**** 読解用抜粋 ****

恵存
数年前、僕は一冊の本を出した。
自分らしい本ができたな、と思ったのだが、全然話題にならず、思ったほど売れ行きがよくなかった。
1年ほど前のことだったか、ある人が僕のところにやってきた。仮にBさんとしよう。
「実はお願いがあるんです」
Bさんはそう言うと、袋の中から一冊の本を取り出した。
それは、僕が数年前に書いた本だった。
「これに、ひと言書いてほしいんです。Aさんにあてて」
「Aさんに、ですか」
Aさんは僕のよく知る人で、仕事でよくお世話になっている人だった。同業者ではない、ふつうの人である。僕が本を出したと知ると、わざわざその本を買って読んでくれた。たぶん専門的な内容だったので難しかったと思うのだが、それでも、最後まで読んでくれたようだった。
ところがAさんは、その後、仕事を休まれた。ご病気になったのだと聞いた。
ちょっと長引いているなあと思ったが、どのような病気なのか、それがどの程度のものなのか、まったくわからない。入院しているのか、自宅で療養しているのか、それもわからない。
Bさんがなぜ、Aさんが持っていた僕の本を持ってきて、そこにAさんのためにひと言書いてくれと言ってきたのか、それもわからない。風の噂で、AさんとBさんはおつきあいしているのだ、と聞いたことがあるが、本当かどうかはわからない。Bさんは多くを語ろうとしなかった。
AさんがBさんに本を託し、僕のサインをもらってきてほしいと依頼したのではないかと、僕は想像した。
Bさんは、僕のメッセージが入った本をAさんに届けることで、Aさんの励みになるのではないかと思い、その依頼を引き受けたのではないか、とも想像した。

****

**課題内容:**
読解用抜粋によると、Bさんが袋から取り出した本は何でしたか。

**** 項目一覧 ****

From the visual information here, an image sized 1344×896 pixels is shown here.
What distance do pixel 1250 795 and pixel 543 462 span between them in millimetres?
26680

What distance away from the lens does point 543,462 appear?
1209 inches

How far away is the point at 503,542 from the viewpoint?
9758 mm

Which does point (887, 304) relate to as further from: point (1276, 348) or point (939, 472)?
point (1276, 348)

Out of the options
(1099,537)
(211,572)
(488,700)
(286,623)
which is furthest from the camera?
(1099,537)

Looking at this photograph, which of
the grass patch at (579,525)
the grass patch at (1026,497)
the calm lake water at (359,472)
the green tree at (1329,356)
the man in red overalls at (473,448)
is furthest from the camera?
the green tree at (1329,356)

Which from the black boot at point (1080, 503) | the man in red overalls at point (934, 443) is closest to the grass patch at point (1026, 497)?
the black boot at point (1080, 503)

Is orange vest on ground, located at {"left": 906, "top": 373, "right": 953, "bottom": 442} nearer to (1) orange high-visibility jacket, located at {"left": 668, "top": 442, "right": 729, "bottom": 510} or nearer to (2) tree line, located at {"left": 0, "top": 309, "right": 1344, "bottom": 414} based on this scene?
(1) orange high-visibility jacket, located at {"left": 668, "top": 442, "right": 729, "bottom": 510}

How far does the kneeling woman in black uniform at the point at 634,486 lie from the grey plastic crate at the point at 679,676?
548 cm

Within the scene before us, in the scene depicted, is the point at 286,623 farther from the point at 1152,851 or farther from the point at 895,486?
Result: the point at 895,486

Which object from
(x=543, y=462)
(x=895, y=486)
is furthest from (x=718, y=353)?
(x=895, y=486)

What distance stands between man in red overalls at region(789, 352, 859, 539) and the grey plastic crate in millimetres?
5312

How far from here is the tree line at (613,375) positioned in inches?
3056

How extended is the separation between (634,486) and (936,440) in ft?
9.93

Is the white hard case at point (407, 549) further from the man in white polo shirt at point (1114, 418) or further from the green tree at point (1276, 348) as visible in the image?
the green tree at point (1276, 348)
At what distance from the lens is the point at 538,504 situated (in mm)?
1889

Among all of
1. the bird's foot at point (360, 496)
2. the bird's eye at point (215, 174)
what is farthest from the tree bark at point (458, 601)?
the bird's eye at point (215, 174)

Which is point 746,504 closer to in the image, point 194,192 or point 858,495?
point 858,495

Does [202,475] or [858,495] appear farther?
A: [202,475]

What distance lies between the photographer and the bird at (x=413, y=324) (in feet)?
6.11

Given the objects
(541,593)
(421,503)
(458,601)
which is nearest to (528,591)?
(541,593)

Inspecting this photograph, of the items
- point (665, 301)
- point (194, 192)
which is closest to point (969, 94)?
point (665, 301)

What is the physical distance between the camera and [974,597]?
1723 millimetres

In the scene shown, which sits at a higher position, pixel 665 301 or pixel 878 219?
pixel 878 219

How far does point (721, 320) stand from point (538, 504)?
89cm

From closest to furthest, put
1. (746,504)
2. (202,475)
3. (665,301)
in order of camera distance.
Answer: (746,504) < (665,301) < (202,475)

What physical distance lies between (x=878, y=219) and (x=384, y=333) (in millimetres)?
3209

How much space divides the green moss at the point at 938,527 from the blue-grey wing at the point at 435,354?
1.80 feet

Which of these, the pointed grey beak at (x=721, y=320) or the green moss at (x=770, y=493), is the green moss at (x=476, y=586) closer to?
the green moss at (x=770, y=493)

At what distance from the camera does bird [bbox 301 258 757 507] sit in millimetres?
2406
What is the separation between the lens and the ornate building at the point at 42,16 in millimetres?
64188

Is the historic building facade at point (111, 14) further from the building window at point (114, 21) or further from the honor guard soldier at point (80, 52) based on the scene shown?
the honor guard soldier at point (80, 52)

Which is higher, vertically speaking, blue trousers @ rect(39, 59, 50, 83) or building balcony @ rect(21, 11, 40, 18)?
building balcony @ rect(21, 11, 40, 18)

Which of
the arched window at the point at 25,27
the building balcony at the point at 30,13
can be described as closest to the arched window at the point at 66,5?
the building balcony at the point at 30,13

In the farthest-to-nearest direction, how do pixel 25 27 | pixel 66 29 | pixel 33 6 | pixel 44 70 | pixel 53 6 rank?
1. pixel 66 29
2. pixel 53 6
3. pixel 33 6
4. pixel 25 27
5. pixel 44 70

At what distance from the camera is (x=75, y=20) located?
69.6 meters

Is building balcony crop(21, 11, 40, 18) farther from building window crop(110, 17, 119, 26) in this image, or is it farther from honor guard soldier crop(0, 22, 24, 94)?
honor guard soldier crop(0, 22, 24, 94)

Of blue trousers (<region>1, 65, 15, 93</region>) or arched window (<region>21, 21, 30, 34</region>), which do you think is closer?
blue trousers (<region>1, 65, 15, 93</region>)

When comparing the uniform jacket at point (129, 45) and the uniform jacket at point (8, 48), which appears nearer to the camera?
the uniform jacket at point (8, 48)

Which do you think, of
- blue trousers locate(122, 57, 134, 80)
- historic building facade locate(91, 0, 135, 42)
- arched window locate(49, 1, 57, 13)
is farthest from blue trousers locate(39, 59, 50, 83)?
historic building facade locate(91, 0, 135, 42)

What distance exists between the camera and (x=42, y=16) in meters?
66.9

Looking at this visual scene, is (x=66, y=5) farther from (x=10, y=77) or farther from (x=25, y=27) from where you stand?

****

**出力結果:**
筆者が数年前に書いた本です。